Multi-Repo Context Management
The GitHub-Scale Engineering session addressed how to apply Claude Code across codebases that span multiple repositories and thousands of services.
The key pattern is explicit context pre-loading. Before an agent starts work, you give it the relevant API contracts, test conventions, and coding standards for the specific area it's operating in:
# Pre-load context before starting a cross-repo task
claude \
--context-file .claude/project-context.md \
--context-file docs/api-contracts.md \
--context-file docs/coding-standards.md \
--context-file docs/test-patterns.md \
"Update the user service to support the new authentication token format"Without this, the agent makes assumptions that diverge from your team's conventions — producing technically correct but stylistically inconsistent output that increases review burden.

● Tasks:
a – Using the passage on multi-repo context management, answer the following:
(i) Which session addressed applying Claude Code across codebases that span multiple repositories?
(ii) What does the passage call the key pattern?
(iii) Without pre-loading, what kind of output does the agent produce?
b – Could you extend the passage on multi-repo context management beyond its final sentence?

● Data section:
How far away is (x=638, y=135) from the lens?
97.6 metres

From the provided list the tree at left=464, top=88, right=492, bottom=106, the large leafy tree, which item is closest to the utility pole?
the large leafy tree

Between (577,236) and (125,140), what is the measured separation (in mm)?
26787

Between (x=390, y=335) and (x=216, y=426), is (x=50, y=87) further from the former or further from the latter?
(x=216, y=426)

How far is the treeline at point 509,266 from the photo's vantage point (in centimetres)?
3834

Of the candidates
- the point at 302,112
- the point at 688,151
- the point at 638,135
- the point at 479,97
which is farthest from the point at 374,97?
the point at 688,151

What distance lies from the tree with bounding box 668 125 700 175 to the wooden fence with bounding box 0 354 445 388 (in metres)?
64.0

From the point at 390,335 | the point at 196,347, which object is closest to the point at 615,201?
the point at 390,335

● Answers to each task:
a –
(i) The GitHub-Scale Engineering session.
(ii) Explicit context pre-loading.
(iii) Technically correct but stylistically inconsistent output that increases review burden.

b –
The Shift in Mental Model
The most important takeaway from Code with Claude 2026 isn't a specific feature or API — it's a shift in how to think about AI coding tools.
The previous mental model: AI as an interactive assistant that helps developers work faster.
The emerging mental model: AI as an autonomous participant in the software delivery pipeline that handles defined tasks independently, with humans reviewing outputs rather than guiding every step.
This shift requires new engineering work: task boundary definition, permission architecture, observability infrastructure, and cost governance. Teams that approach Claude Code as a more capable autocomplete tool will underutilize it. Teams that architect for autonomous operation — with appropriate controls — will get dramatically more leverage.
Where to Start
For teams looking to adopt this model:
- Define narrow task boundaries first: Start with tasks that have clear inputs and verifiable outputs (code review, test generation, dependency updates). Avoid open-ended tasks until you've established baseline reliability.
- Instrument before you scale: Set up logging, cost tracking, and success rate measurement before running agents on critical paths.
- Permissions by default-deny: Start with the most restrictive permission set and add permissions only when you can justify the specific need.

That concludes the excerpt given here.